MySQL update via join - why is it slow?

daihop
March 31, 2023
289 views
3 votes
4 Answers

I have the following query:

UPDATE
    `temp_table`,
    `sms`
SET
    `sms`.`to` = `temp_table`.`new_value`
WHERE
    `sms`.`to` = `temp_table`.`old_value`;

temp_table has ~200,000 rows.

sms has ~2,000,000 rows.

sms.to, temp_table.new_value, and temp_table.old_value are VARCHAR(255) with indexes.

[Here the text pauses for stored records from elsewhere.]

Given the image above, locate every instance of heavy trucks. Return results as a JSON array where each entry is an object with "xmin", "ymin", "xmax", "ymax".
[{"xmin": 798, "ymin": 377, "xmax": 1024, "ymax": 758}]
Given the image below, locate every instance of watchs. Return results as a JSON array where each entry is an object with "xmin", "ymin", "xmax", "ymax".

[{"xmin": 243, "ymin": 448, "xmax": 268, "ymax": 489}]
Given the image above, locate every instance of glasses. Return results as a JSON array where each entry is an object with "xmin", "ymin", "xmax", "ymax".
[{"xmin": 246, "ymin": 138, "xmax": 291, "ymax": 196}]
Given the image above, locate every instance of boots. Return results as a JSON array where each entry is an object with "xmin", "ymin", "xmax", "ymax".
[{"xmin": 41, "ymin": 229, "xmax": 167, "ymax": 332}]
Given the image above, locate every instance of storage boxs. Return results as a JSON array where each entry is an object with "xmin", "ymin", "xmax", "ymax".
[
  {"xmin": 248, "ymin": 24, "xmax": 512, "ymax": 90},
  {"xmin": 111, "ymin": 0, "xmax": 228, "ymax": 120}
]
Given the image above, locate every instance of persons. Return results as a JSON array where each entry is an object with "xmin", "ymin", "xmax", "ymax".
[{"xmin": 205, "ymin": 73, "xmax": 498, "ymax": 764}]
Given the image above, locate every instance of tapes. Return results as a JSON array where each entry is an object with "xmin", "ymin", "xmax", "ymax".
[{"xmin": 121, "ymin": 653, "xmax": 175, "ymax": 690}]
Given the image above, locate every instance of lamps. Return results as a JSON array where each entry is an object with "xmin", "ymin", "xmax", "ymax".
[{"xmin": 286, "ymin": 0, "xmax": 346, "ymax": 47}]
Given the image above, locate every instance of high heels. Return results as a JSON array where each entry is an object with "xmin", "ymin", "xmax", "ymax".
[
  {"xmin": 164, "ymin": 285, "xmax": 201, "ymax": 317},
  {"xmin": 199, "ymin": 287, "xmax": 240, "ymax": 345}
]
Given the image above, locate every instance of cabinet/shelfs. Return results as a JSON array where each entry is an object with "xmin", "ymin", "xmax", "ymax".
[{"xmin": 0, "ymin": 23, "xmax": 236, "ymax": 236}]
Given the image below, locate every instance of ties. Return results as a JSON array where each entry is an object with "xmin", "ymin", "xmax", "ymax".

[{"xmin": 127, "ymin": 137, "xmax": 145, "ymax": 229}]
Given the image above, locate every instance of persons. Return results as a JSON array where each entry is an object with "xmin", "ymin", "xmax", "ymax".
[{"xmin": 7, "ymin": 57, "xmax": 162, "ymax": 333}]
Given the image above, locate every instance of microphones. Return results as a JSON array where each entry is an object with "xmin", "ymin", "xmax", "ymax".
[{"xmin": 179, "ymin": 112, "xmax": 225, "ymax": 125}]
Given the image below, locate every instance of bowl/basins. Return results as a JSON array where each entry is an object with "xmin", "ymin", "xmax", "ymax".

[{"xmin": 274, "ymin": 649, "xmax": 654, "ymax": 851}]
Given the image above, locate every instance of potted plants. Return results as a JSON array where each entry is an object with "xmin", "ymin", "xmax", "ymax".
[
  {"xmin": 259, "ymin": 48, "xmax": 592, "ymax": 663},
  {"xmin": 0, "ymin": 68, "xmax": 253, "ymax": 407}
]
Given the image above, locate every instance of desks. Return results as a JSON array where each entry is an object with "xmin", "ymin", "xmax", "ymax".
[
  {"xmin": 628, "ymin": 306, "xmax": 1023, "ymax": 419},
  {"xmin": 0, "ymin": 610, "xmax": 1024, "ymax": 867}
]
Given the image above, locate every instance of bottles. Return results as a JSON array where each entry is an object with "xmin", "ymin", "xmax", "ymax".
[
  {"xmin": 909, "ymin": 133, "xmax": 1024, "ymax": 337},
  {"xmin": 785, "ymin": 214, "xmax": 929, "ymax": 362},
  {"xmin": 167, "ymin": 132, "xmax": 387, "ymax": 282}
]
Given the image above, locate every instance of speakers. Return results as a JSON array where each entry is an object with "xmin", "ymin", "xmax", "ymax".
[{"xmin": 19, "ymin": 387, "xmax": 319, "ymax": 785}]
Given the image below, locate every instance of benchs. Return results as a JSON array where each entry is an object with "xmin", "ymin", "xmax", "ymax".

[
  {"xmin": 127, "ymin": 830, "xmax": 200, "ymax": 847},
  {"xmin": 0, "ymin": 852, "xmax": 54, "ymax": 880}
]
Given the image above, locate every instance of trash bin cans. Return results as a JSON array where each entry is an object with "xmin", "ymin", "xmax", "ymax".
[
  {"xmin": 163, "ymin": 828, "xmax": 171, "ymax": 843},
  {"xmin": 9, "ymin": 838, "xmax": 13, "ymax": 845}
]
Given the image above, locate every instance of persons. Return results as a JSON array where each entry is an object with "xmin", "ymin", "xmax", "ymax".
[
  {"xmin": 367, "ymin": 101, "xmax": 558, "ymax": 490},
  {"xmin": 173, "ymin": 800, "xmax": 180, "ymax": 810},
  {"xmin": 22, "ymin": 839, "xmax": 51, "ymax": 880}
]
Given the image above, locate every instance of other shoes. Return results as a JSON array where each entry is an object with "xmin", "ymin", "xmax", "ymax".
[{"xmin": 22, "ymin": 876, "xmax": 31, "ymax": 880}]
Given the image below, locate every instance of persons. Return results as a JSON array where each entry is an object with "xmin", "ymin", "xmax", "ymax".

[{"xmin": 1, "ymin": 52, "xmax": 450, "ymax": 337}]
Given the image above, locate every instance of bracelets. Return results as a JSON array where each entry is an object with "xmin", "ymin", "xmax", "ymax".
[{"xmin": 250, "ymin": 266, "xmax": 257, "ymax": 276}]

Values are UK phone numbers.

The update query is slow it never completes. Does anyone know why?

Explain:

Text Results for Creating Tables:

From phpMyAdmin

CREATE TABLE `temp_table` (
    `old_value` varchar(255) DEFAULT NULL,
    `new_value` varchar(255) DEFAULT NULL
) ENGINE = InnoDB DEFAULT CHARSET = latin1 COLLATE = latin1_swedish_ci;

ALTER TABLE `temp_table`
    ADD KEY `old_value` (`old_value`),
    ADD KEY `new_value` (`new_value`);

CREATE TABLE `sms` (
    `id` int(11) NOT NULL,
    `branch_id` int(11) DEFAULT NULL,
    `customer_id` int(11) DEFAULT NULL,
    `message_id` int(11) DEFAULT NULL,
    `message` text DEFAULT NULL,
    `from` varchar(255) DEFAULT NULL,
    `to` varchar(255) DEFAULT NULL,
    `status` varchar(255) DEFAULT NULL,
    `created_at` int(11) DEFAULT NULL,
    `updated_at` int(11) DEFAULT NULL
) ENGINE = InnoDB DEFAULT CHARSET = utf8 COLLATE = utf8_general_ci;

ALTER TABLE `sms`
    ADD PRIMARY KEY (`id`),
    ADD KEY `idx-sms-branch_id` (`branch_id`),
    ADD KEY `idx-sms-customer_id` (`customer_id`),
    ADD KEY `idx-sms-message_id` (`message_id`),
    ADD KEY `idx-sms-to` (`to`),
    ADD KEY `idx-sms-created_at` (`created_at`),
    ADD KEY `idx-sms-updated_at` (`updated_at`);

ALTER TABLE `sms`
    MODIFY `id` int(11) NOT NULL AUTO_INCREMENT;

Answers

- RickJames
- April 5, 2023 at 6:26 pm
- 0 votes
0
- If the Optimizer chooses to walk through sms (and then JOIN to the other table), then it would be better for temp_table to have INDEX(old_value, new_value) _instead of INDEX(old_value).
- Why are both message_id and the message text in this table? Possibly having that pair in another table would make this query much faster. (Then have only the message_id in this table. This is especially important if the text is often quite large.
- UPDATEing 200K rows all at once takes much time and RAM. One plan is to do the updates 1K at a time. See chunking.
I can’t predict which of these three suggestions will help the most. I recommend doing all of the, if practical.
Login or Signup to reply.

- davidao
- April 5, 2023 at 7:21 pm
- 0 votes
0
You don’t have an ON clause, but you are using a WHERE clause:

INNER JOIN and , (comma) are semantically equivalent in the absence of a join condition: both produce a Cartesian product between the specified tables (that is, each and every row in the first table is joined to each and every row in the second table).

…

The search_condition used with ON is any conditional expression of the form that can be used in a WHERE clause. Generally, the ON clause serves for conditions that specify how to join tables, and the WHERE clause restricts which rows to include in the result set.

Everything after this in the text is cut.